**Work to complete**
Whatever precedes the line containing "Boite UV et chargeur" is not copied; that line and every line after it through the final one below are copied exactly, except pictures.

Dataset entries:
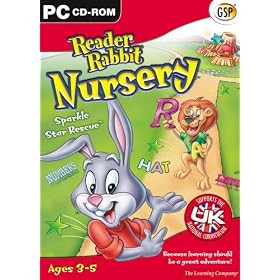 Reader Rabbit Nursery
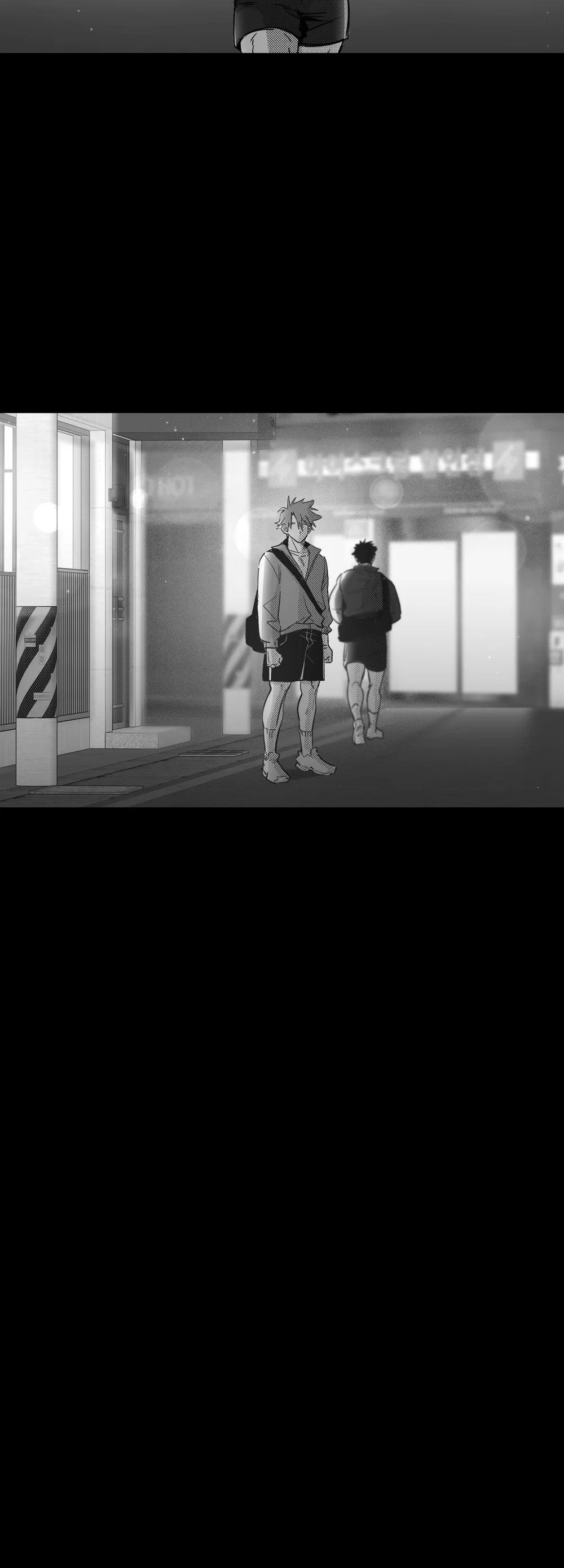 (ABO) YOU ARE MY WORLD Chapter 10 - Next 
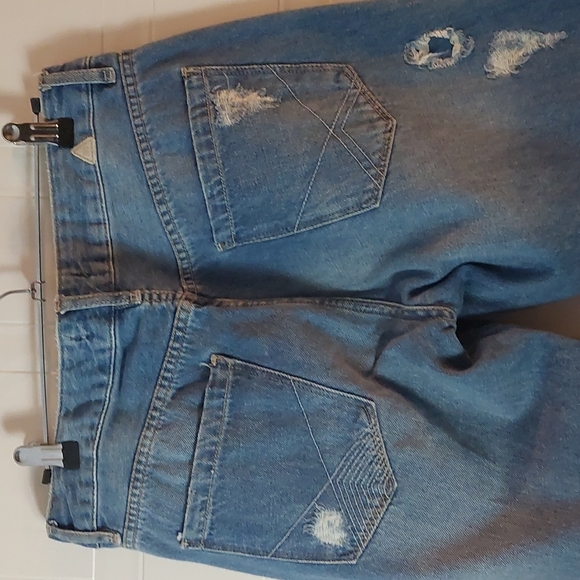 Zara relaxed distressed jeans - Picture 5 of 6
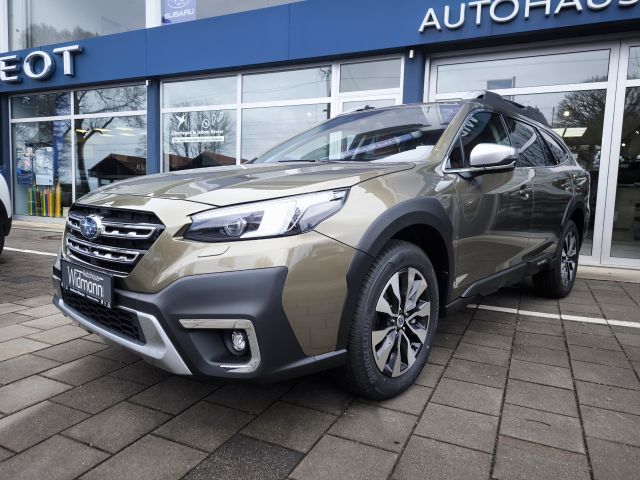 Details zum Fahrzeug: Subaru Outback Restart 2.5i Platinum Neuwagen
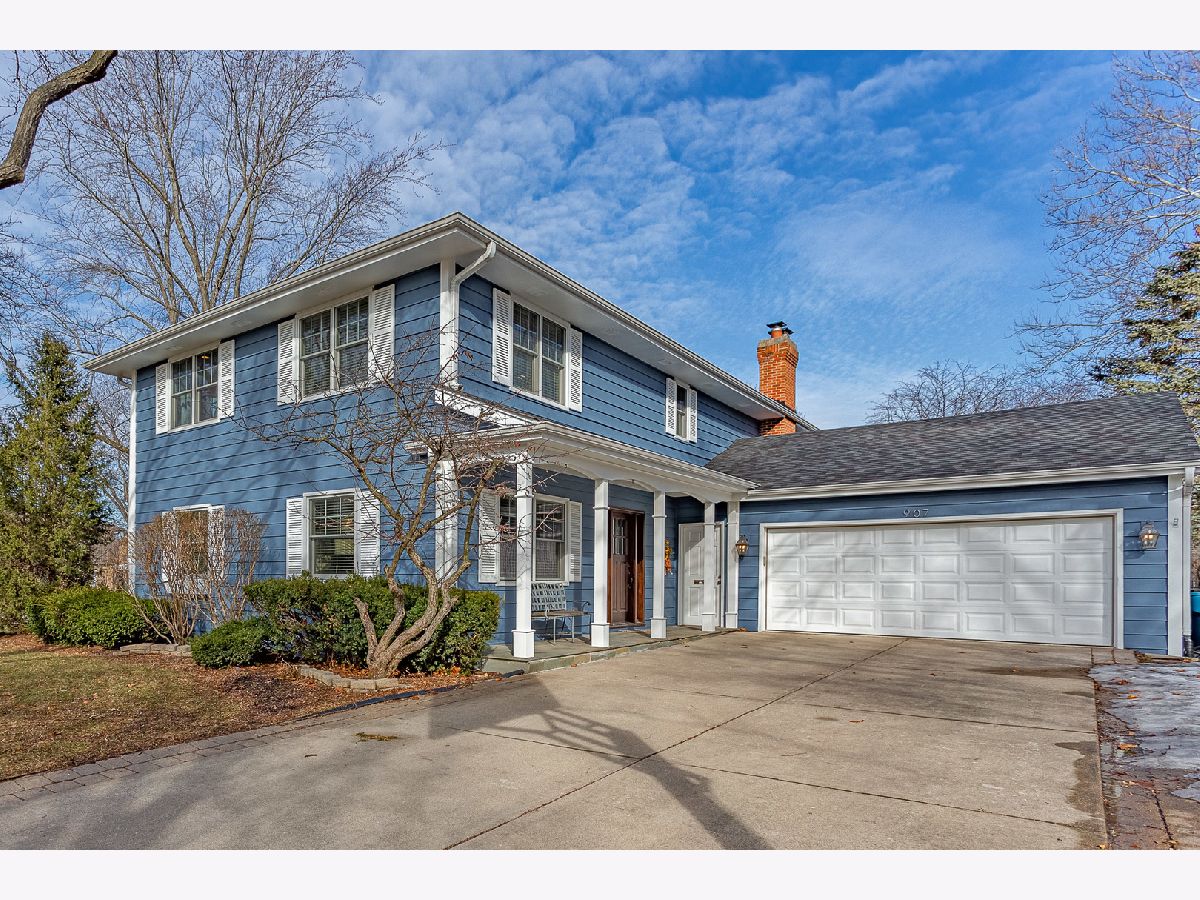 Homes Sold Christopher Hills Hinsdale Illinois, 907 Adams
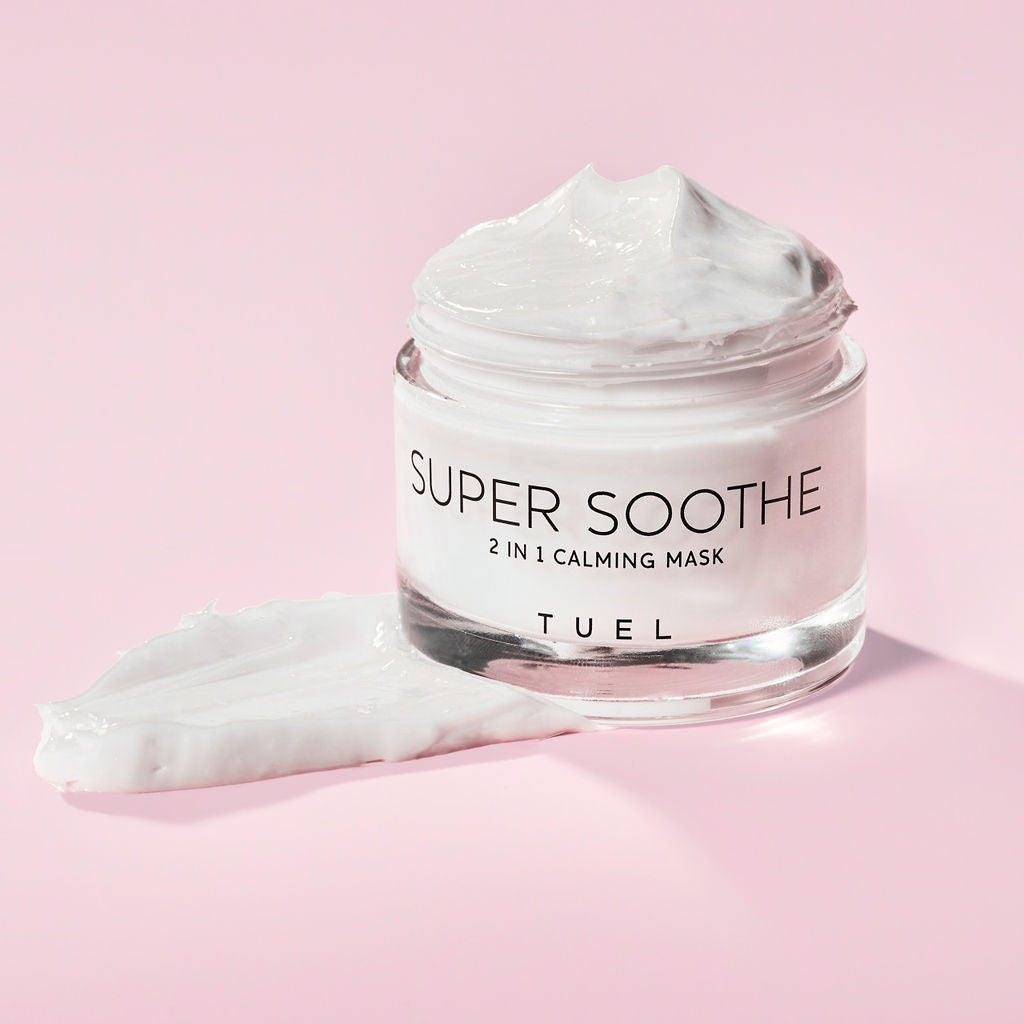 Super Soothe 2 in 1 Calming Mask - 2 oz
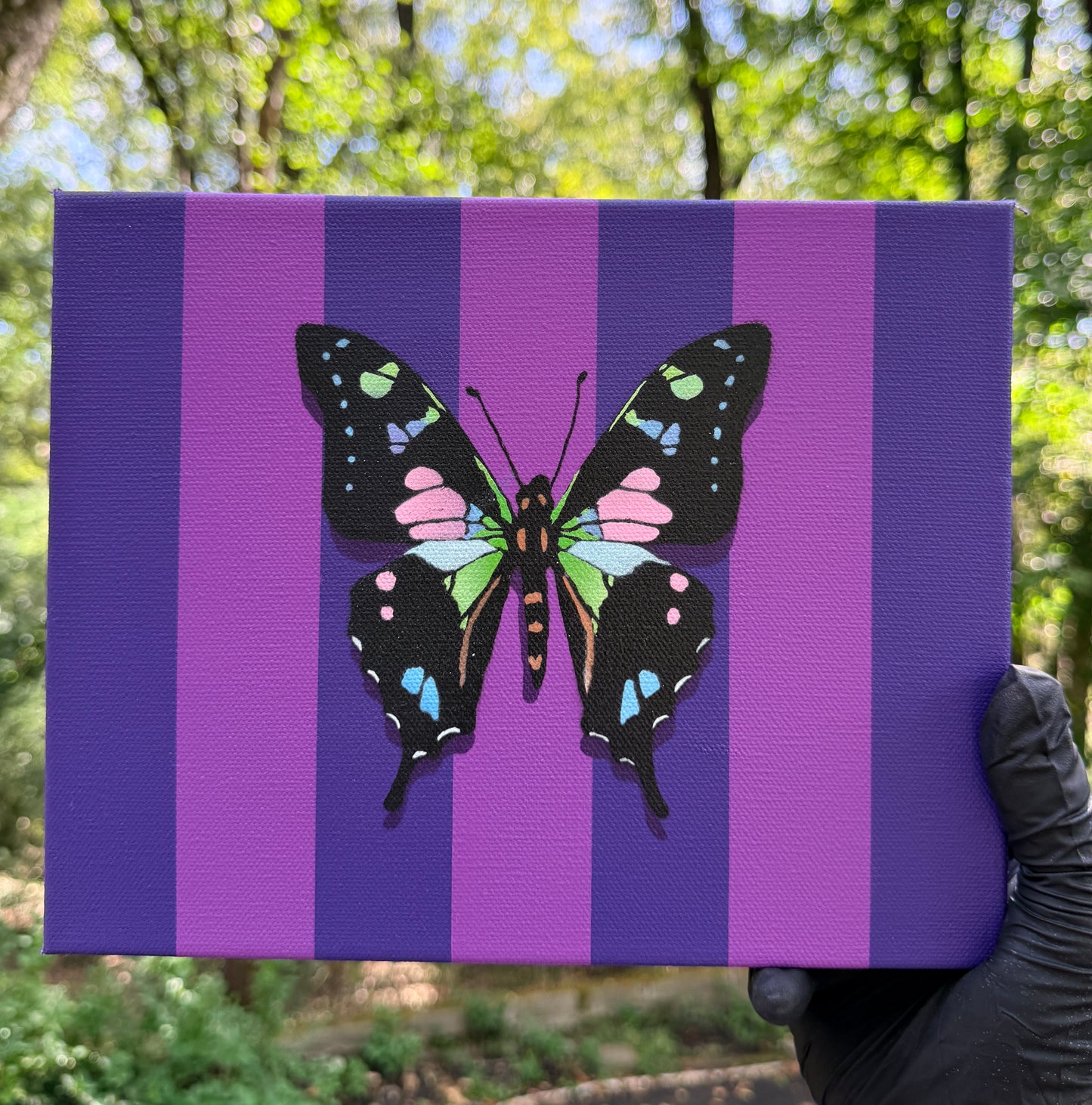 Graphium Wieskei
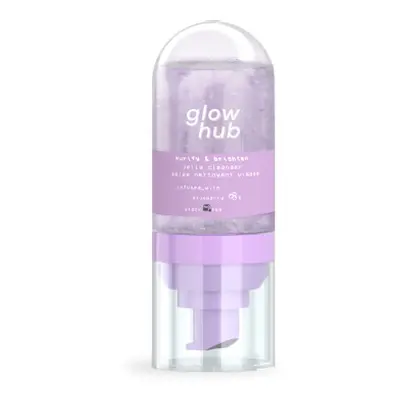 Glow Hub Purify & Brighten Jelly Cleanser - Mini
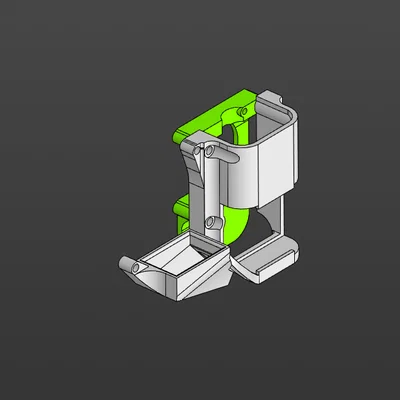 Thiết kế đầu in cập nhật cho máy in 3D EasyThreed K10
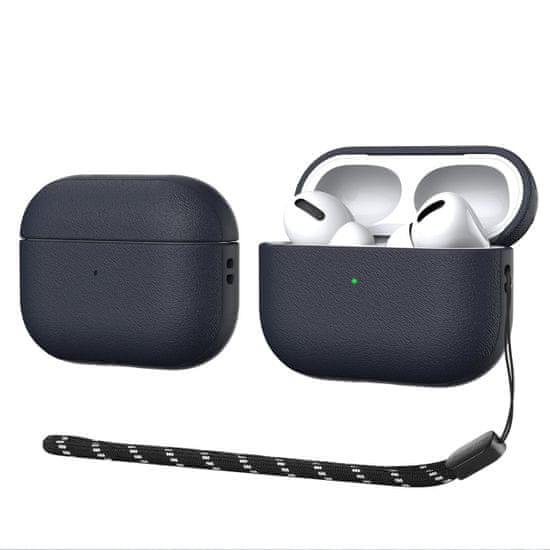 Dux Ducis Pouzdro Dux Ducis Plen pro sluchátka AirPods Pro 2 / AirPods Pro 1 - Tmavě modré KP27760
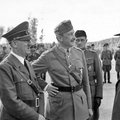 Hitleri ja Mannerheimi salajane salvestis 80: ainuke kord, kui füürer ei röökinud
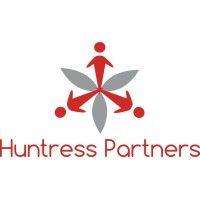 huntress partners logo image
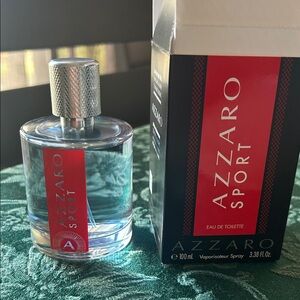 Azzaro sports perfume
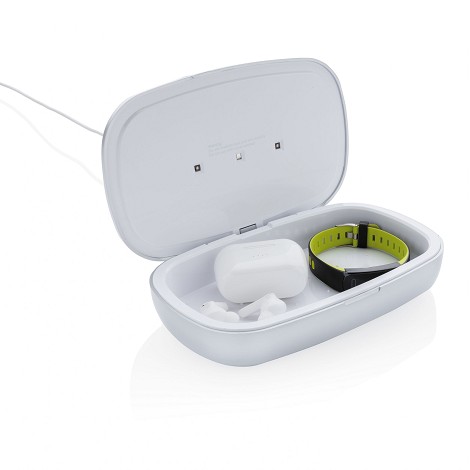 Boite UV et chargeur
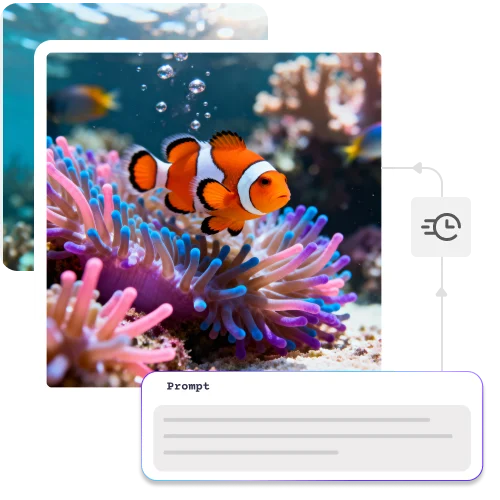 Fast processing speed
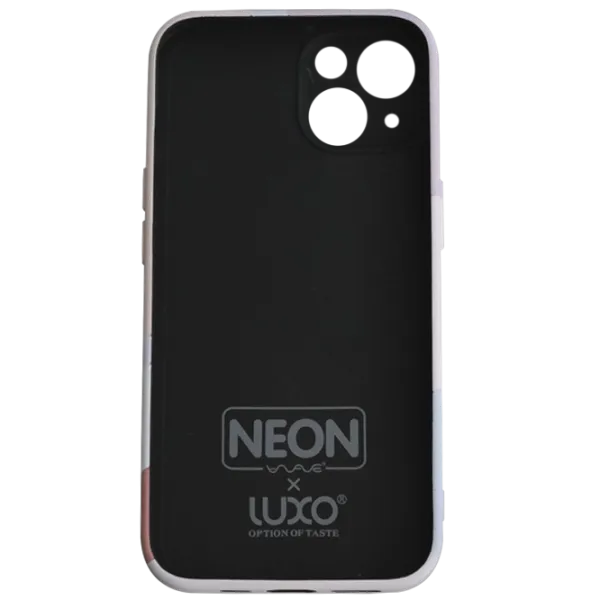 Husă pentru smartphone Apple iPhone 13 WAVE/ Back/ TPU/ Pink sand Purple photo 2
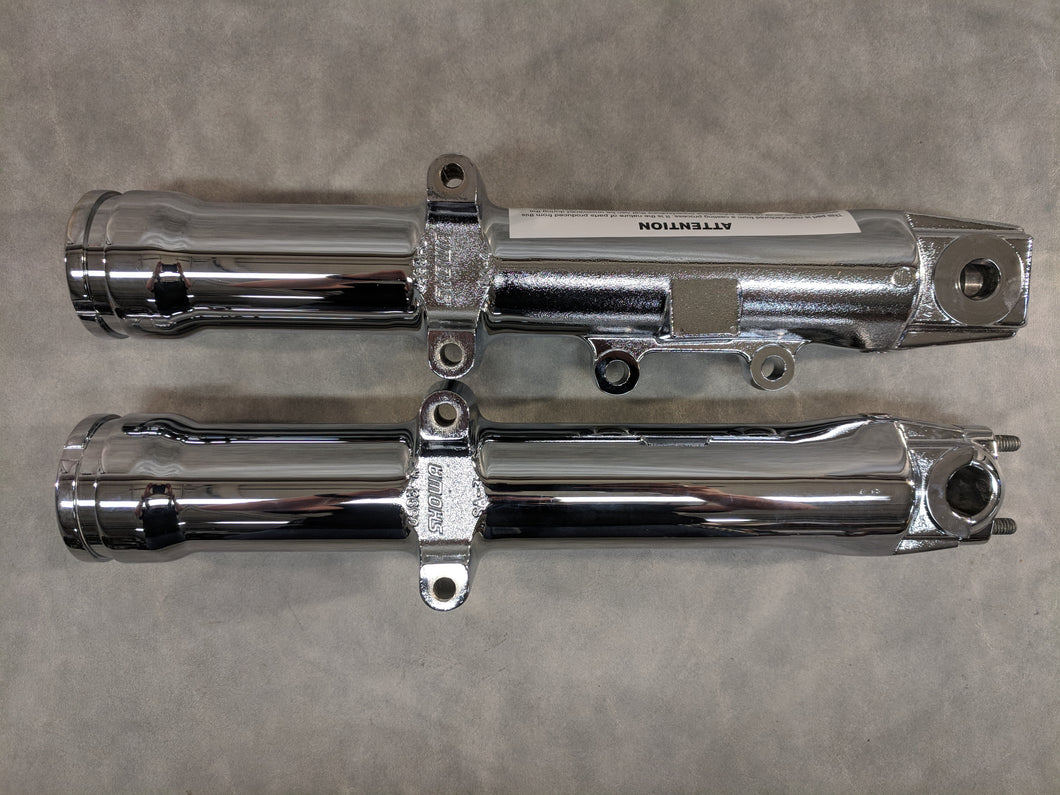 Chrome Front End Package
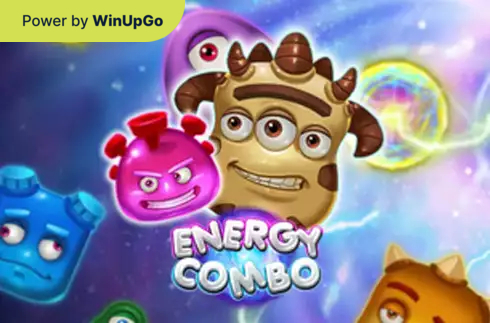 슬롯머신 Energy Combo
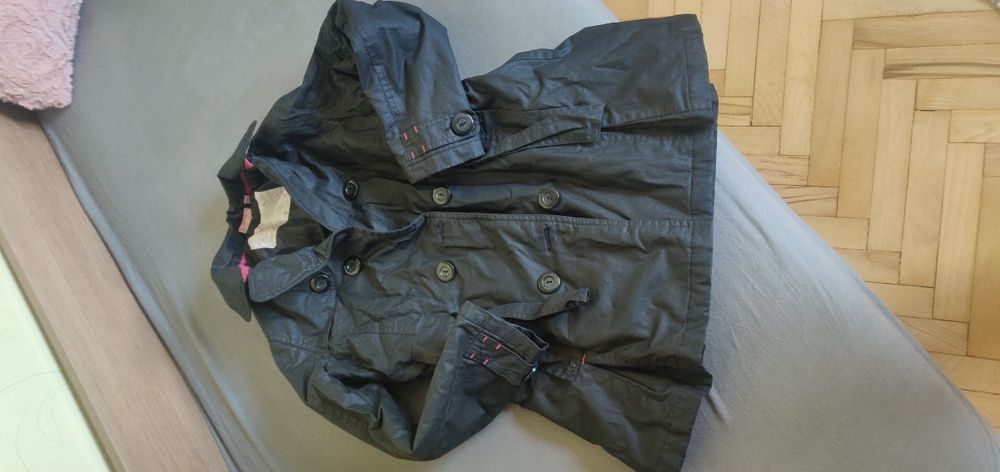 Уникален детски шлифер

**Result of the task**
 Boite UV et chargeur
 Fast processing speed
 Husă pentru smartphone Apple iPhone 13 WAVE/ Back/ TPU/ Pink sand Purple photo 2
 Chrome Front End Package
 슬롯머신 Energy Combo
 Уникален детски шлифер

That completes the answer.